Election results from November show Biden, the Democratic former vice-president, won 306 Electoral College votes – exceeding the 270 needed to win – after four tumultuous years under the Republican Trump.
Biden and running mate Kamala Harris are due to take office on January 20.
There is next to no chance that yesterday’s voting will negate Biden’s victory and, with Trump’s legal campaign to reverse the results floundering, the president’s hopes of clinging to power will rest with a meeting of the US Congress on January 6 where the odds against him are as good as insurmountable.
At 78 the oldest person to become US president, Biden was due to make a speech at 8pm ET yesterday (4am Qatar time today) about the Electoral College “and the strength and resilience of our democracy”, his transition team said in a statement.
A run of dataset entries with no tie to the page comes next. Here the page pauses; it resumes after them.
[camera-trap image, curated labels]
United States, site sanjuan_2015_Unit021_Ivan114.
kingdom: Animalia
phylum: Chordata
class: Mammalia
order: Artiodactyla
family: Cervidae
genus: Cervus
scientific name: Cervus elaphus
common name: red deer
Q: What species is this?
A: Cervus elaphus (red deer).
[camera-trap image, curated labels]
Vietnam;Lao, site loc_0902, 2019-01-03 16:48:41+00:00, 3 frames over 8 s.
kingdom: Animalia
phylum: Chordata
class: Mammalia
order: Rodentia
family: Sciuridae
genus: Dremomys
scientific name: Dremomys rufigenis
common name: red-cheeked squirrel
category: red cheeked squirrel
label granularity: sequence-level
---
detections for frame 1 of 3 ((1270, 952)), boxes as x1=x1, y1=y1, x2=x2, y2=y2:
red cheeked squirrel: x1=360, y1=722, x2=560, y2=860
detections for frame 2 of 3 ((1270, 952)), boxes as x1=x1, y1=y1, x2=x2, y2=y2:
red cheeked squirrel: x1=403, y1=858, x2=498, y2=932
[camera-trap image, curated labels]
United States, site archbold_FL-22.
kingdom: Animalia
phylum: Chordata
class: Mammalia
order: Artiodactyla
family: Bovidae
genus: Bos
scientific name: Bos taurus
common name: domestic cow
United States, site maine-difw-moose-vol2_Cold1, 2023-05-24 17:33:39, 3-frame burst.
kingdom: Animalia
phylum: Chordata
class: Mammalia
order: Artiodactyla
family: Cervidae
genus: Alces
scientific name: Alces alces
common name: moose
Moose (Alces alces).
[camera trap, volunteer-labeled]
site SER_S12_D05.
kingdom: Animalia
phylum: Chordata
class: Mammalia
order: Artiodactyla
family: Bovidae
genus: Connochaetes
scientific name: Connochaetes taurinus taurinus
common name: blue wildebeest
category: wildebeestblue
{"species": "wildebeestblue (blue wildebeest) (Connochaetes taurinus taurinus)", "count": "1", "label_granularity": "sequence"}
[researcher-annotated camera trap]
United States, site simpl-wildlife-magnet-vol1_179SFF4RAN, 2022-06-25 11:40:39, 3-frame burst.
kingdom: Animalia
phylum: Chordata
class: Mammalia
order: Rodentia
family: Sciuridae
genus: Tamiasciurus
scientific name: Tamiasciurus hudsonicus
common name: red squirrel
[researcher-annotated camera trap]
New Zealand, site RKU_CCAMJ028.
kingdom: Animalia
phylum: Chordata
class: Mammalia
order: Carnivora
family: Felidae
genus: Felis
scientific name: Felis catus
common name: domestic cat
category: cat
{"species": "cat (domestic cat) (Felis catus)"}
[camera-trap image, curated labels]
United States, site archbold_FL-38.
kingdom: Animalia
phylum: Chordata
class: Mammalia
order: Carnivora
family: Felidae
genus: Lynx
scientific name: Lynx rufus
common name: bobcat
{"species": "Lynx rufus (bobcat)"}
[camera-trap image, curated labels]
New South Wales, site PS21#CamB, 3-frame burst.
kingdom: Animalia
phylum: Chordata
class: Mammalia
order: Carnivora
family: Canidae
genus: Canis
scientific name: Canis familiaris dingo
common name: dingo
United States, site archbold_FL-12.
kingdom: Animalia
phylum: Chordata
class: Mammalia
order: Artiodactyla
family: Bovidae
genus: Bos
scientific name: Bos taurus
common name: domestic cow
Electoral College members in Georgia, Pennsylvania, and Wisconsin voted for Biden yesterday, confirming his victory in the battleground states that Trump had unsuccessfully tried to challenge in court.
Electors in Arizona, which Trump lost this year after winning there in 2016, cast the state’s 11 votes for Biden.
“While there will be those who are upset their candidate didn’t win, it is patently un-American and unacceptable that today’s event should be anything less than an honoured tradition held with pride and in celebration,” Arizona Secretary of State Katie Hobbs said at the vote.
Hobbs, a Democrat, said that Trump’s claims of voter fraud had “led to threats of violence against me, my office, and those in this room today”, echoing similar reports of threats and intimidation in other states.
Under a complicated system dating back to the 1780s, a candidate becomes US president not by winning a majority of the popular vote but through the Electoral College system, which allots electoral votes to the 50 states and the District of Columbia largely based on the size of their population.
Electors are typically party loyalists who represent the winning candidate in their state, with the exception of Maine and Nebraska, which give some of their Electoral College votes to the presidential candidate who won in the state’s congressional districts.
Trump said late last month that he would leave the White House if the Electoral College voted for Biden, but has since pressed on with his unprecedented campaign to overturn his defeat, filing without success numerous lawsuits challenging state vote counts.
Yesterday, he repeated a series of unsupported claims.
“Swing States that have found massive VOTER FRAUD, which is all of them, CANNOT LEGALLY CERTIFY these votes as complete & correct without committing a severely punishable crime,” he wrote on Twitter.
Trump has called on Republican state legislators to appoint their own electors, essentially ignoring the will of the voters.
State lawmakers have largely dismissed the idea.
“I fought hard for President Trump. Nobody wanted him to win more than me,” Lee Chatfield, Republican speaker of the Michigan House of Representatives, said in a statement. “But I love our republic, too. I can’t fathom risking our norms, traditions and institutions to pass a resolution retroactively changing the electors for Trump.”
Trump’s sole remaining gambit could be to persuade Congress not to certify the count on January 6.
Any attempt to block a state’s results, and thus change the overall US tally, must pass in both chambers of Congress.
Republicans would very likely fail to stop Biden taking office as planned on January 20 because Democrats control the House of Representatives and several Republican senators have acknowledged Biden’s victory.
In 2016, Trump won the Electoral College despite losing the popular vote to Democrat Hillary Clinton by nearly 3mn votes.